Problem: Device synchronization when dispatching a DirectX 11 Compute Shader.
Looking for the equivalent of cudaDeviceSynchronize() of clFinish(...) to make a fair comparisson of how my algorithm performs.
CUDA and OpenCL functions are more clear on the blocking/ non-blocking issues. DirectCompute however is more related to the graphics pipeline (of which I learning and very unfamiliar with) and therefore I have trouble finding out if a Dispatch call is blocking or if previously memory allocation/transfers are finished.
Code DX_1:
// Setup
...
for (...) {
startTimer();
context->Dispatch(number_of_groups, 1, 1);
times[i] = stopTimer();
}
// Release
...
Code DX_2:
for (...) {
// Setup
...
startTimer();
context->Dispatch(number_of_groups, 1, 1);
times[i] = stopTimer();
// Release
...
}
Results (average times of 2^2 to 2^11 elements):
DX_1 DX_2 CUDA
1.6 205.5 24.8
1.8 133.4 24.8
29.1 186.5 25.6
18.6 175.0 25.6
11.4 187.5 26.6
85.2 127.7 26.3
166.4 151.1 28.1
98.2 149.5 35.2
26.8 203.5 31.6
Notice: these times are run on a desktop GPU with a screen connected, some erratic timings are expected. Times are not supposed to include host to device buffer transfers.
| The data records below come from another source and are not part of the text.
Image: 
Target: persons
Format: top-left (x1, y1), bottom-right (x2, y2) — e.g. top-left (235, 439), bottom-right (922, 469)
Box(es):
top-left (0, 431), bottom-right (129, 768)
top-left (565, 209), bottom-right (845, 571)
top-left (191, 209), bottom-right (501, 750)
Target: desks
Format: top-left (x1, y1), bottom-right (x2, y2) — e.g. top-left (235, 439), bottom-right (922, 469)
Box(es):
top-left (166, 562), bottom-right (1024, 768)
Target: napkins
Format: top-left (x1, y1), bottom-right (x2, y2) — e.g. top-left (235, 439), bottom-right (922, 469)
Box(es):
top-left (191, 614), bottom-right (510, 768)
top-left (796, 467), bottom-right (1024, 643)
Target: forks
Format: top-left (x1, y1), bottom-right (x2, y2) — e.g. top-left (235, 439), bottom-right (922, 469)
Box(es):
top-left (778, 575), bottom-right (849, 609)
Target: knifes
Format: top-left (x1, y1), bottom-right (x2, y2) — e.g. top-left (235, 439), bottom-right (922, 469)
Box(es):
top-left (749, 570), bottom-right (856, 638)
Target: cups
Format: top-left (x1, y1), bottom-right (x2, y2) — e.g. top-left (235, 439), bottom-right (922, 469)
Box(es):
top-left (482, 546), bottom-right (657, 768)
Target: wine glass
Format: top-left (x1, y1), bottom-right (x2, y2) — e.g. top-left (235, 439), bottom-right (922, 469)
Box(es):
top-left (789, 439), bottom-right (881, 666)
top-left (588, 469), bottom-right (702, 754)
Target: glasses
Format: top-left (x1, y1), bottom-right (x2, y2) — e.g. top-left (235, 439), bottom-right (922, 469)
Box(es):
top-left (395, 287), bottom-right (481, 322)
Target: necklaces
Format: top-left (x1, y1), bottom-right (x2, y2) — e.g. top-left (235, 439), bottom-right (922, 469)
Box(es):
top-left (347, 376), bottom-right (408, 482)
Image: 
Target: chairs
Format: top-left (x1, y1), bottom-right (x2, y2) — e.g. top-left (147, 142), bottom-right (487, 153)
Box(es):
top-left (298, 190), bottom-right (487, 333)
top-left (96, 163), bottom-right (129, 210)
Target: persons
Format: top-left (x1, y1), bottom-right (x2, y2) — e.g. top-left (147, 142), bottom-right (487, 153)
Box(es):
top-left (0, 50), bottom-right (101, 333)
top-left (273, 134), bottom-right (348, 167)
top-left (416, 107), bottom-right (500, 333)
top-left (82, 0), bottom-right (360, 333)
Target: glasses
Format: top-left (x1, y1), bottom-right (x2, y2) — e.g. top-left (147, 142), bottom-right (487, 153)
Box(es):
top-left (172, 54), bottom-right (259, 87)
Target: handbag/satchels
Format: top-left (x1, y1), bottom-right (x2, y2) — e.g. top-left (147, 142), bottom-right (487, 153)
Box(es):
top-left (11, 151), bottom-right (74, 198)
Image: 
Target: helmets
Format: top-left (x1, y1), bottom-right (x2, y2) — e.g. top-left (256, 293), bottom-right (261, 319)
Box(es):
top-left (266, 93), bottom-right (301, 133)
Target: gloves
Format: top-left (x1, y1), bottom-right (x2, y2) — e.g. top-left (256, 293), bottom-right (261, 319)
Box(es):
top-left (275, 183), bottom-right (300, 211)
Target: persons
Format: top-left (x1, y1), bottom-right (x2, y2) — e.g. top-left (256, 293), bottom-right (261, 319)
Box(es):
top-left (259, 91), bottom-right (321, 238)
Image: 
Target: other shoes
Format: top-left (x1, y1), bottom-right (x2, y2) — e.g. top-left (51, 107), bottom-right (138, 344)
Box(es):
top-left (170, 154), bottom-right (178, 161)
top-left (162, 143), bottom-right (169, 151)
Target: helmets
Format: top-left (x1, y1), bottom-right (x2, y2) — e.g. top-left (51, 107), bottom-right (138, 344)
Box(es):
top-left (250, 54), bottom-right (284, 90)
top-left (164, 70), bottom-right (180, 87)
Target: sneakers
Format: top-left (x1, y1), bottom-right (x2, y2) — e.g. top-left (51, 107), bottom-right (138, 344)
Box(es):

Notice 2: These are very short sequences (4 - 2048 elements) the interesting tests are performed on problem sizes of up to 2^26 elements.
My new solution is to avoid synchronization with device. I have looked into some methods of retreiving timestamps instead, results look ok and I'm fairly sure the comparisons are fair enough. I compared my CUDA times (Event Record vs. QPC) and the difference is small, a seemingly constant overhead.
CUDA Event Host QPC
4,6 30,0
4,8 30,0
5,0 31,0
5,2 32,0
5,6 34,0
6,1 34,0
6,9 31,0
8,3 47,0
9,2 34,0
12,0 39,0
16,7 46,0
20,5 55,0
32,1 69,0
48,5 111,0
86,0 134,0
182,4 237,0
419,0 473,0
In case my question brings someone in hopes of finding how to do gpgpu benchmarking I will leave some code behind demonstrating my current benchmarking strategy.
Code Examples, CUDA
cudaEvent_t start, stop;
cudaEventCreate(&start);
cudaEventCreate(&stop);
float milliseconds = 0;
cudaEventRecord(start);
...
// Launch my algorithm
...
cudaEventRecord(stop);
cudaEventSynchronize(stop);
cudaEventElapsedTime(&milliseconds, start, stop);
OpenCL
cl_event start_event, end_event;
cl_ulong start = 0, end = 0;
// Enqueue a dummy kernel for the start event.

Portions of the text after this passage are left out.